Re: KVM PCI device assignment issues

Matthew Wilcox <matthew@xxxxxx> · Fri, 13 Feb 2009 10:36:29 -0700

On Fri, Feb 13, 2009 at 04:32:47PM +0000, Mark McLoughlin wrote:
> Hi,

You raise some interesting points.  Thanks for doing that rather than
going off and creating a big pile of patches and demanding they be
applied ;-)

> This gets confusing, so some background constraints first:
> 
>   - Conventional PCI devices (i.e. PCI/PCI-X, not PCIe) behind the same 
>     bridge must be assigned to the same VT-d domain - i.e given device 
>     A (0000:0f:1.0) and device B (and 0000:0f:2.0), if you assign 
>     device A to guest, you cannot then use device B in the host or 
>     another guest.

Is that a limitation of the VT-d / IOMMU setup?

>   - Some newer PCIe devices (and newer conventional PCI devices too via 
>     PCI Advanced Features) support Function Level Reset (FLR). This 
>     allows a PCI function to be reset without affecting any other 
>     functions on that device, or any other devices. This feature is not 
>     widespread yet AFAIK - e.g. I've seen it on an audio controller, 
>     and it must also be supported by SR-IOV devices.

Yes, that's definitely not very widespread yet.  OTOH, we don't need to
worry about disturbing other functions if all devices behind the same
bridge have to be mapped to the same guest.

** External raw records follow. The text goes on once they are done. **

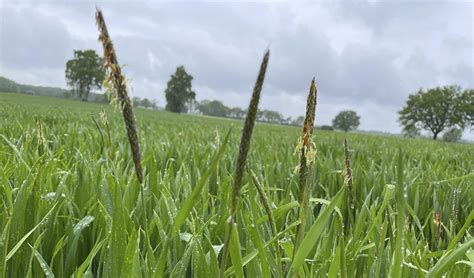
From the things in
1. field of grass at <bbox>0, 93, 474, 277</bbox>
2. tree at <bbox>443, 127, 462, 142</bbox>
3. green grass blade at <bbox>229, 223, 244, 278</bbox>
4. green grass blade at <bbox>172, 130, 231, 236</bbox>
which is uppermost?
tree at <bbox>443, 127, 462, 142</bbox>

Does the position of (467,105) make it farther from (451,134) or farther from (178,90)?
(178,90)

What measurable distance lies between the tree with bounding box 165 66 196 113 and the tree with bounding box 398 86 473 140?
7433cm

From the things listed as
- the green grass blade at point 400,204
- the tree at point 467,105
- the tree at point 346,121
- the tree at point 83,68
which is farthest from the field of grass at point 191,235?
the tree at point 346,121

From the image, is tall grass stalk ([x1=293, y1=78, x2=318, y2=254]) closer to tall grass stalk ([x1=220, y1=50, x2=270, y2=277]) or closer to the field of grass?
the field of grass

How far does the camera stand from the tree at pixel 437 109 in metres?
85.8

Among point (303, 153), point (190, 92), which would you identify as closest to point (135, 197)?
point (303, 153)

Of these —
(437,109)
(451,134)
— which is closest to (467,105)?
(437,109)

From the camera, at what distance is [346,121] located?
481 ft

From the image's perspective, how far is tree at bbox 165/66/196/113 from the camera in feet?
438

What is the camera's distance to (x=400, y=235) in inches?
29.5

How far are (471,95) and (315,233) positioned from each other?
10048 centimetres

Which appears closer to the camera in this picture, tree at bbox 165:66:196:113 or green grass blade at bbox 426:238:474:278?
green grass blade at bbox 426:238:474:278

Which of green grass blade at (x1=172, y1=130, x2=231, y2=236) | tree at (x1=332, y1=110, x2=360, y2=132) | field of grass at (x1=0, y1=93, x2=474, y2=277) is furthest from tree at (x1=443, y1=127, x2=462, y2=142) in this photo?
green grass blade at (x1=172, y1=130, x2=231, y2=236)

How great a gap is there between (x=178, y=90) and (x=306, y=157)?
13592 cm
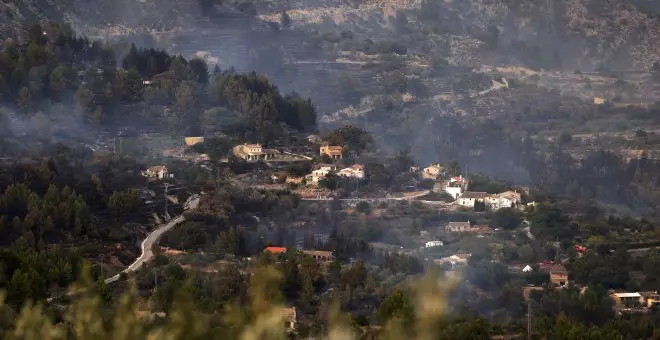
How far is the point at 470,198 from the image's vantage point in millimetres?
25328

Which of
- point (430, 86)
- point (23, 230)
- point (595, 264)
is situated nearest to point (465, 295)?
point (595, 264)

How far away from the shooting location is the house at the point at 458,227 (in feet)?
77.0

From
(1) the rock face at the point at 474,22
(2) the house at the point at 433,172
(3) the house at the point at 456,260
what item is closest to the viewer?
(3) the house at the point at 456,260

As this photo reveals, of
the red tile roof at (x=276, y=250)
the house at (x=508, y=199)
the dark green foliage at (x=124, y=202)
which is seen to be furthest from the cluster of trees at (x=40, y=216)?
the house at (x=508, y=199)

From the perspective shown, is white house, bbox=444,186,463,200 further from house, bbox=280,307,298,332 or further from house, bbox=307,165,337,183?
house, bbox=280,307,298,332

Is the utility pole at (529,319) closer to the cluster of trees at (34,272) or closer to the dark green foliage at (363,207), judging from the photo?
the cluster of trees at (34,272)

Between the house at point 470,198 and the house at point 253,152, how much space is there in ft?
11.4

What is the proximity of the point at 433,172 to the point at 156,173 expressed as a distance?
209 inches

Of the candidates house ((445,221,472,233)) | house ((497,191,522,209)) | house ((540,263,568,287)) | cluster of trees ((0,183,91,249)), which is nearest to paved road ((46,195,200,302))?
cluster of trees ((0,183,91,249))

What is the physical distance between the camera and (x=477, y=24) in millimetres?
49375

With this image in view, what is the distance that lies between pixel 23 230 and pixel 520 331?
650cm

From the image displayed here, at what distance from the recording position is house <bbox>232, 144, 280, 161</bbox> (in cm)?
2680

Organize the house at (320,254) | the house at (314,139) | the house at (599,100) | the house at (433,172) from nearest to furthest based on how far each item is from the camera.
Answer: the house at (320,254)
the house at (433,172)
the house at (314,139)
the house at (599,100)

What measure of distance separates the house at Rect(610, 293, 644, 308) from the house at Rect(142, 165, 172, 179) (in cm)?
788
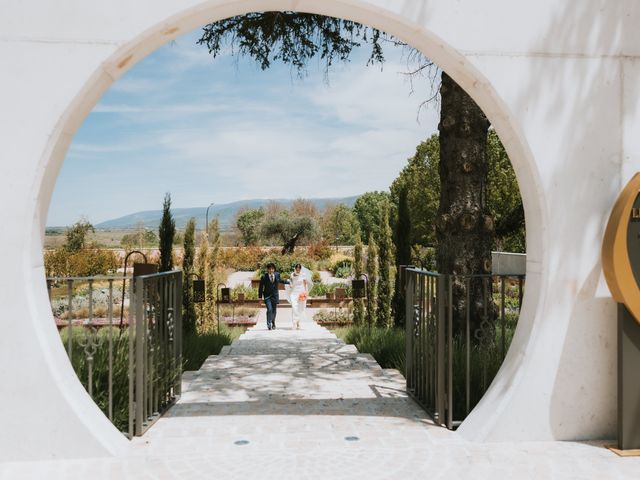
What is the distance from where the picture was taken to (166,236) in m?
13.5

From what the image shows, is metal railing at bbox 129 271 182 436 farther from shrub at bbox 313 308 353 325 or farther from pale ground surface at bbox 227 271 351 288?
pale ground surface at bbox 227 271 351 288

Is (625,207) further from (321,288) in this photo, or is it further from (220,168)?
(220,168)

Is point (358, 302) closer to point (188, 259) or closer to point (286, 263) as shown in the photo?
point (188, 259)

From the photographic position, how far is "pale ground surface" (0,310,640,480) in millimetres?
4273

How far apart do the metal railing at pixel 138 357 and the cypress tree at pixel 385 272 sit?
9.07 m

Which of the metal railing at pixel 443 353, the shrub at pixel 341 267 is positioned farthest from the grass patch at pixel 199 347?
the shrub at pixel 341 267

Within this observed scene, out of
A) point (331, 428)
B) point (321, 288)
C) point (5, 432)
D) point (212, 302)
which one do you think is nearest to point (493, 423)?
point (331, 428)

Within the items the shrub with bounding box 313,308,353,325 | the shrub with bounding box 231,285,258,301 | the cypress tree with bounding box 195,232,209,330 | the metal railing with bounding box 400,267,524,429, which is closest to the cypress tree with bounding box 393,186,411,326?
the shrub with bounding box 313,308,353,325

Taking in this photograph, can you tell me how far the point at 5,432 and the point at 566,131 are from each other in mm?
4923

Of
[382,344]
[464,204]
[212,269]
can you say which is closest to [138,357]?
[464,204]

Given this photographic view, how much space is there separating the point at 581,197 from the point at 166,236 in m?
10.2

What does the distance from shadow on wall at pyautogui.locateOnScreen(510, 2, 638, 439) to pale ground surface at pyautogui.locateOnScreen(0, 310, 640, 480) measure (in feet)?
1.37

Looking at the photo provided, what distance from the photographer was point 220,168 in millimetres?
147875

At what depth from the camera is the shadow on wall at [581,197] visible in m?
4.88
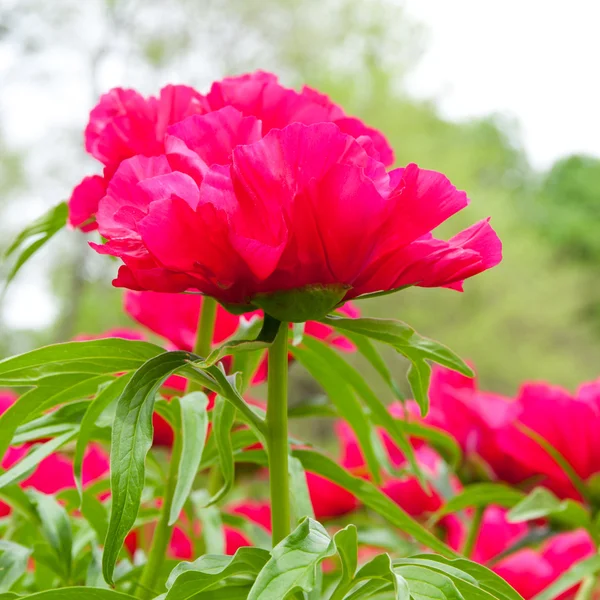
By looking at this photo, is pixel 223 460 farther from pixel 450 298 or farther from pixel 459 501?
pixel 450 298

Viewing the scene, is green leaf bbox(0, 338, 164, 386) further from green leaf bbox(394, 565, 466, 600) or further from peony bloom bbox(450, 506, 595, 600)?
peony bloom bbox(450, 506, 595, 600)

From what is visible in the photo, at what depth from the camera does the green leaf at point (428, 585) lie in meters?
0.19

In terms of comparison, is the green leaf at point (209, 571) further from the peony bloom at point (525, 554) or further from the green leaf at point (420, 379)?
the peony bloom at point (525, 554)

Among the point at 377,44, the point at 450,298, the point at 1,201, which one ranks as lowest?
the point at 450,298

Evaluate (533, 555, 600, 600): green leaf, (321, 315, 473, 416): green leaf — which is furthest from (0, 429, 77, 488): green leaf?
(533, 555, 600, 600): green leaf

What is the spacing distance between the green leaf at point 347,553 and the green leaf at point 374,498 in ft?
0.21

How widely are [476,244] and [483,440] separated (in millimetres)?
260

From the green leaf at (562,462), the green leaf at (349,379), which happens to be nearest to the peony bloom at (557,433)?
the green leaf at (562,462)

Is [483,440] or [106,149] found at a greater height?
[106,149]

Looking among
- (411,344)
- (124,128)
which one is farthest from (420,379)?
(124,128)

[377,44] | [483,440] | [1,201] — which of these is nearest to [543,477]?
[483,440]

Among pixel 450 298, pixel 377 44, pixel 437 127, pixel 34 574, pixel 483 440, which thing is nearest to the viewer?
pixel 34 574

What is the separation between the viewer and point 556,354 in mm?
7402

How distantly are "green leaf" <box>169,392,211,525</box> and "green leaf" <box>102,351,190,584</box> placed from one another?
4 cm
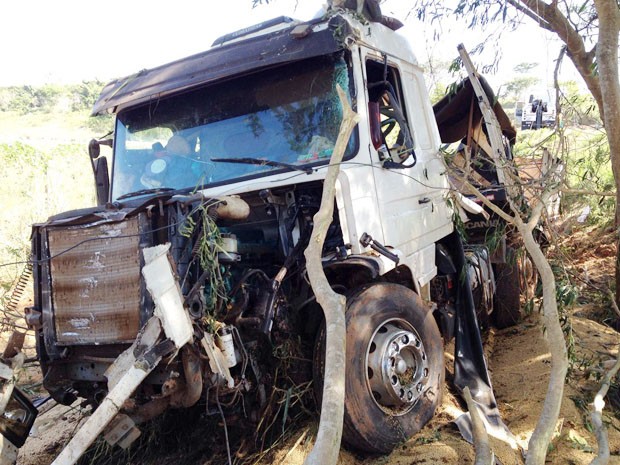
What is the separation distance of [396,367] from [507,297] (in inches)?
135

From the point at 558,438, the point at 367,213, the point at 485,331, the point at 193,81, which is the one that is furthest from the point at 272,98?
the point at 485,331

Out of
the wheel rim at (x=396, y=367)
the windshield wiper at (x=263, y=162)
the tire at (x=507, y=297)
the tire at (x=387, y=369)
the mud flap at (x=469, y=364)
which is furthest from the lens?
the tire at (x=507, y=297)

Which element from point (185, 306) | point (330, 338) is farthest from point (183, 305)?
point (330, 338)

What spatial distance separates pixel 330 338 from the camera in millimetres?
2445

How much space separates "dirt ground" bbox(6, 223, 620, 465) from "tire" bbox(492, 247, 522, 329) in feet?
0.43

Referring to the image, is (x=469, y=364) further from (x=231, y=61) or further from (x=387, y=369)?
(x=231, y=61)

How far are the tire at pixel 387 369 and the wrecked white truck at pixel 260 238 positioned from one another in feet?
0.04

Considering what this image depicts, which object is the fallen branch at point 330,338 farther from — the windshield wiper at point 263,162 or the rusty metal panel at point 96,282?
the rusty metal panel at point 96,282

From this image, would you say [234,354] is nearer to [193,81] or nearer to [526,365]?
[193,81]

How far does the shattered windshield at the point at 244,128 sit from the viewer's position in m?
3.60

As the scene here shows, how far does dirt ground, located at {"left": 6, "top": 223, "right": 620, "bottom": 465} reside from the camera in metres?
3.21

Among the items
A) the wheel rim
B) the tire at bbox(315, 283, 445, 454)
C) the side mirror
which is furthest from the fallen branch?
the side mirror

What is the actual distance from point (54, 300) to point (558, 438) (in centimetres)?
311

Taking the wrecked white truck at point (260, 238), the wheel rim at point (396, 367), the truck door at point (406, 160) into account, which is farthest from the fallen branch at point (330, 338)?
the truck door at point (406, 160)
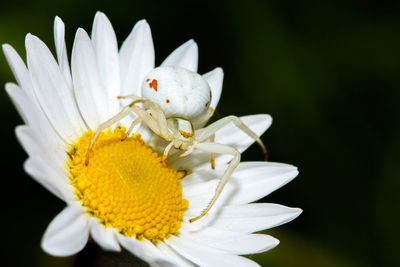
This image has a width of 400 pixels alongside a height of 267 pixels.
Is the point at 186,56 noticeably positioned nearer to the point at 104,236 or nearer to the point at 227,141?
the point at 227,141

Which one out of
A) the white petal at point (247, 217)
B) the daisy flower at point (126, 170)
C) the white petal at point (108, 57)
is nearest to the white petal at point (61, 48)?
the daisy flower at point (126, 170)

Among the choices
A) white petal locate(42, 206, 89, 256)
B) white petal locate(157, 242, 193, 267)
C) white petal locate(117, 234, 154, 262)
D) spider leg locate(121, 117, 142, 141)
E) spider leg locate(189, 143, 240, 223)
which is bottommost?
white petal locate(157, 242, 193, 267)

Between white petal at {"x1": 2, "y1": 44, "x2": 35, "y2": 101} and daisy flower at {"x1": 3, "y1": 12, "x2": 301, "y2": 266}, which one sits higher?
white petal at {"x1": 2, "y1": 44, "x2": 35, "y2": 101}

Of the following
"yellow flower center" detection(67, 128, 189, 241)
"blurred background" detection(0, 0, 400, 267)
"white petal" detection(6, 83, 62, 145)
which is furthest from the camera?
"blurred background" detection(0, 0, 400, 267)

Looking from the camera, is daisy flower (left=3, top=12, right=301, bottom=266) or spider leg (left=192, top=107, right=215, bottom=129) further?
spider leg (left=192, top=107, right=215, bottom=129)

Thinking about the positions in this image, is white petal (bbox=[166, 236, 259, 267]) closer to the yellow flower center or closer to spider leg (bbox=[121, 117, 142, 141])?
the yellow flower center

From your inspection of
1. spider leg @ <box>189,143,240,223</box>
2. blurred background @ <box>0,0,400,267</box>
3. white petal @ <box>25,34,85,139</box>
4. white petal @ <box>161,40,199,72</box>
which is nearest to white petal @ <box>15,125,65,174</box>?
white petal @ <box>25,34,85,139</box>

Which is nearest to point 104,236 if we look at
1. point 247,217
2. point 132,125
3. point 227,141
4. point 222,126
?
point 132,125

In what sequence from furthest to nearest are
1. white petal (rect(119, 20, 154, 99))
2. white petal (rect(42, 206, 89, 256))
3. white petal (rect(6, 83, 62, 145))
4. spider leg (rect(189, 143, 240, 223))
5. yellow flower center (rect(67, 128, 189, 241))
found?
white petal (rect(119, 20, 154, 99))
spider leg (rect(189, 143, 240, 223))
yellow flower center (rect(67, 128, 189, 241))
white petal (rect(6, 83, 62, 145))
white petal (rect(42, 206, 89, 256))
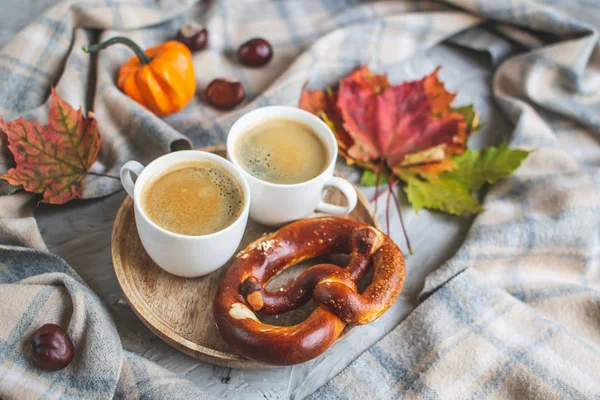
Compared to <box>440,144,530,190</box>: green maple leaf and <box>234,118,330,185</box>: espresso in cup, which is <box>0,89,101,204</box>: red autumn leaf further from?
<box>440,144,530,190</box>: green maple leaf

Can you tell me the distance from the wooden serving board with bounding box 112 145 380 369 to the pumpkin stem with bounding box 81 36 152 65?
15.6 inches

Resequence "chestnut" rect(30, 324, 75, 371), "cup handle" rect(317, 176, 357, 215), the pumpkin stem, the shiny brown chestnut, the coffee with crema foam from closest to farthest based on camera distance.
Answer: "chestnut" rect(30, 324, 75, 371)
the coffee with crema foam
"cup handle" rect(317, 176, 357, 215)
the pumpkin stem
the shiny brown chestnut

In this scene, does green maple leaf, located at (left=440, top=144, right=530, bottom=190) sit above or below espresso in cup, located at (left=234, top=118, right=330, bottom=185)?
below

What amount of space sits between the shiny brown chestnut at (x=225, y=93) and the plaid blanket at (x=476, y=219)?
4 centimetres

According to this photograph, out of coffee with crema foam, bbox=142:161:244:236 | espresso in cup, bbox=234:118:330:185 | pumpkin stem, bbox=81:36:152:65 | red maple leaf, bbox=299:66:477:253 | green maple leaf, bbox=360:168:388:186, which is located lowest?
green maple leaf, bbox=360:168:388:186

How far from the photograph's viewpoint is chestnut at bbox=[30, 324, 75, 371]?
0.98 m

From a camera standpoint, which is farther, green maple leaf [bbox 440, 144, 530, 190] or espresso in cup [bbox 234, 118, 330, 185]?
green maple leaf [bbox 440, 144, 530, 190]

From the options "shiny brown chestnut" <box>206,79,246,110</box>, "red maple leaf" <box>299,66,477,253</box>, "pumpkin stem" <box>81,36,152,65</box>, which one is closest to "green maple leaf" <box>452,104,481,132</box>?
"red maple leaf" <box>299,66,477,253</box>

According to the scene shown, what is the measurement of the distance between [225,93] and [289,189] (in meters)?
0.50

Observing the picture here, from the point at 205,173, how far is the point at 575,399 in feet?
2.65

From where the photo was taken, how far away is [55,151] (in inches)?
50.0

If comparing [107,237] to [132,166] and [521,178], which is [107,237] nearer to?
[132,166]

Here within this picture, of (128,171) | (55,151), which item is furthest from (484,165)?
(55,151)

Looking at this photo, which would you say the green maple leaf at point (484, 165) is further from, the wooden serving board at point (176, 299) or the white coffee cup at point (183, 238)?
the white coffee cup at point (183, 238)
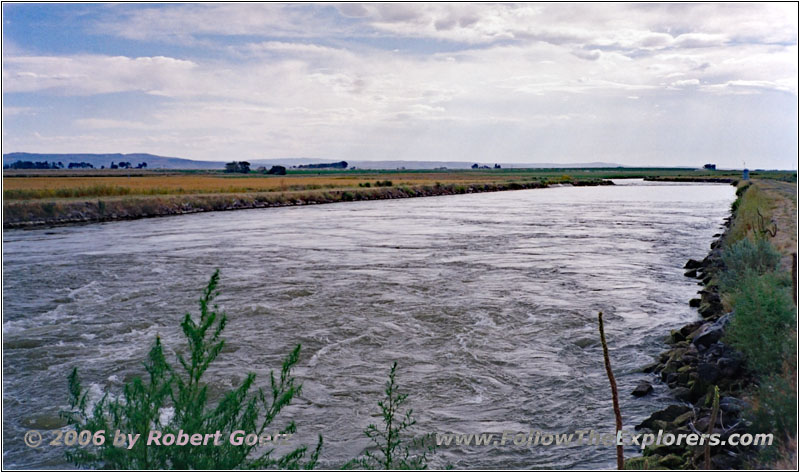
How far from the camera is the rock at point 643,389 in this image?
9.33 m

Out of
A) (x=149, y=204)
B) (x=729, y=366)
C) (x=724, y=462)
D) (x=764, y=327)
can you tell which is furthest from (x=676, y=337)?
(x=149, y=204)

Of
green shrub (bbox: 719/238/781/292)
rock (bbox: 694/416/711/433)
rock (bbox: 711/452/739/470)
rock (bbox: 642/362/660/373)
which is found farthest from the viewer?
green shrub (bbox: 719/238/781/292)

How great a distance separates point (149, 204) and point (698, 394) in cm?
3706

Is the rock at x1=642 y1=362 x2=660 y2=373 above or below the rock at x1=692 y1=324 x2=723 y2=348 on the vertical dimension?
below

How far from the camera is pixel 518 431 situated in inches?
327

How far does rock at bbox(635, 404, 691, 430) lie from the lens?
7.98 meters

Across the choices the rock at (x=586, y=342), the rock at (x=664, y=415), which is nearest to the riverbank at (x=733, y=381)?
the rock at (x=664, y=415)

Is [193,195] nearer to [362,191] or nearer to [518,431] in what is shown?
[362,191]

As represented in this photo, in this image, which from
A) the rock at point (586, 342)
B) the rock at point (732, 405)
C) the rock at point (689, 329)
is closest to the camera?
the rock at point (732, 405)

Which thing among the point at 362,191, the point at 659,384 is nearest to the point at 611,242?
the point at 659,384

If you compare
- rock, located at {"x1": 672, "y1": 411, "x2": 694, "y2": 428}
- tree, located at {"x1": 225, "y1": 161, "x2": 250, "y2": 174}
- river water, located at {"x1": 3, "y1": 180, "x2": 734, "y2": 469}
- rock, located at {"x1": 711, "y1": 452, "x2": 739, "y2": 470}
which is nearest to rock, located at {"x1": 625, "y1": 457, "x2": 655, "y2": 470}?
river water, located at {"x1": 3, "y1": 180, "x2": 734, "y2": 469}

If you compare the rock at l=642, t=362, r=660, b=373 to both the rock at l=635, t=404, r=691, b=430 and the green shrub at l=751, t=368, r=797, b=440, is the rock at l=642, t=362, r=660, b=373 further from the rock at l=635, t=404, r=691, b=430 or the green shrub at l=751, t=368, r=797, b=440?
the green shrub at l=751, t=368, r=797, b=440

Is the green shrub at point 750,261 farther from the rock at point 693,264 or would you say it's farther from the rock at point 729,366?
the rock at point 693,264

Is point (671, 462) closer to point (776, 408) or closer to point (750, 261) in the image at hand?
point (776, 408)
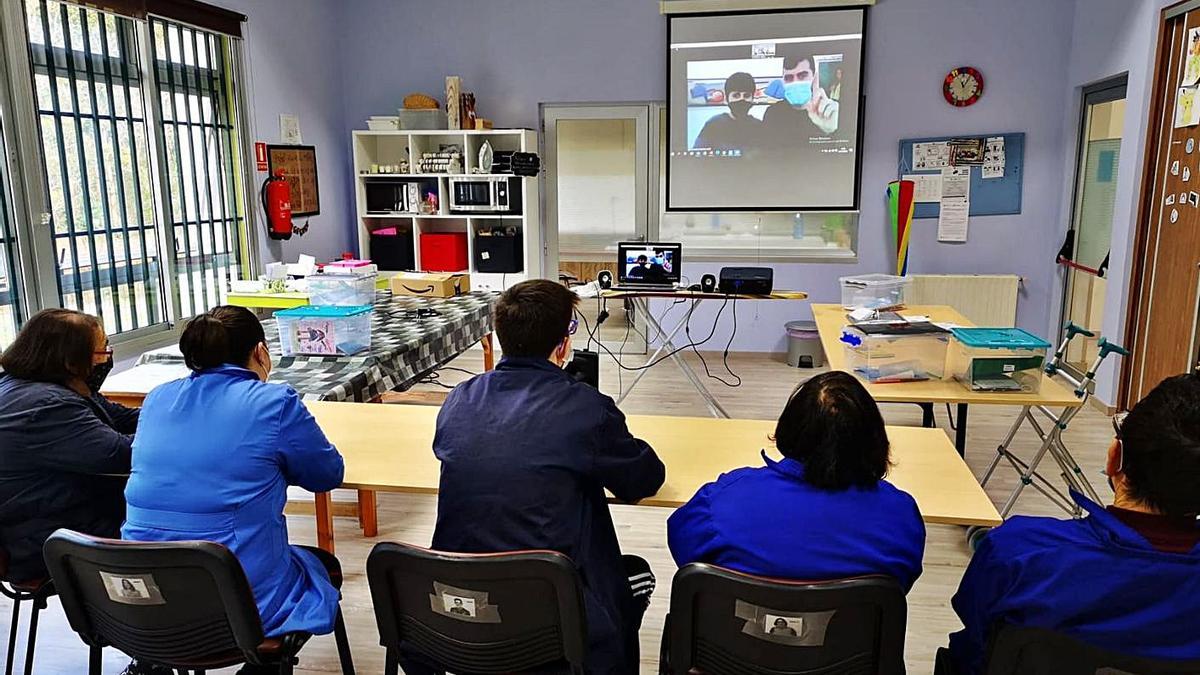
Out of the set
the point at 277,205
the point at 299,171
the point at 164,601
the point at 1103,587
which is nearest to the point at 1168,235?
the point at 1103,587

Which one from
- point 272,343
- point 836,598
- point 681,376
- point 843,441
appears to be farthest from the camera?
point 681,376

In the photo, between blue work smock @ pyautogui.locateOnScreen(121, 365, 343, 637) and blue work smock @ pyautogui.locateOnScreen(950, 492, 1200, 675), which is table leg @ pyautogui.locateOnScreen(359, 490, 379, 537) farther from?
blue work smock @ pyautogui.locateOnScreen(950, 492, 1200, 675)

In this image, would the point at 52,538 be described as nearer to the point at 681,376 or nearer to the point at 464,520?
the point at 464,520

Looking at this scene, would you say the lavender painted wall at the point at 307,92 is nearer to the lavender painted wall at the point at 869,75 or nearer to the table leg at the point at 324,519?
the lavender painted wall at the point at 869,75

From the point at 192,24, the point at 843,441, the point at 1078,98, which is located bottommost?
the point at 843,441

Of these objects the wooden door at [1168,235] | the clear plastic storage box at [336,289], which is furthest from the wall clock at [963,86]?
the clear plastic storage box at [336,289]

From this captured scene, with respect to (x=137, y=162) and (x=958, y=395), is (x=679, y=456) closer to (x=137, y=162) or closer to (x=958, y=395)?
(x=958, y=395)

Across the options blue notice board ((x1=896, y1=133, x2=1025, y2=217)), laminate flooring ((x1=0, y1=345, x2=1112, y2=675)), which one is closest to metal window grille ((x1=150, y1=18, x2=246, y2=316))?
laminate flooring ((x1=0, y1=345, x2=1112, y2=675))

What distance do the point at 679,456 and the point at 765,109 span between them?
14.8 ft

>   - Secondary Bus Reset (SBR) allows software to trigger a reset on all 
>     devices (and functions) behind a PCI bridge.
> 
>   - A PCI Power Management D-state transition (D3hot to D0) can be used 
>     to reset a device (all functions).

That's not guaranteed according to PCI PM 1.2:

5.4.1. Software Accessible D3 (D3hot)

  When programmed to D0, the function may return to the D0 Initialized
  or D0 Uninitialized state without PCI RST# being asserted. This option
  is determined at design time and allows designs the option of either
  performing an internal reset or not performing an internal reset.

-----

There's also the option that devices in a hotplug PCI slot can have
their power cycled, forcing them into D3cold and then transitioning into
D0 Uninitialised.

>   - Some PCI devices don't have page aligned MMIO BARs. These devices 
>     (all functions) cannot be safely assigned to guests.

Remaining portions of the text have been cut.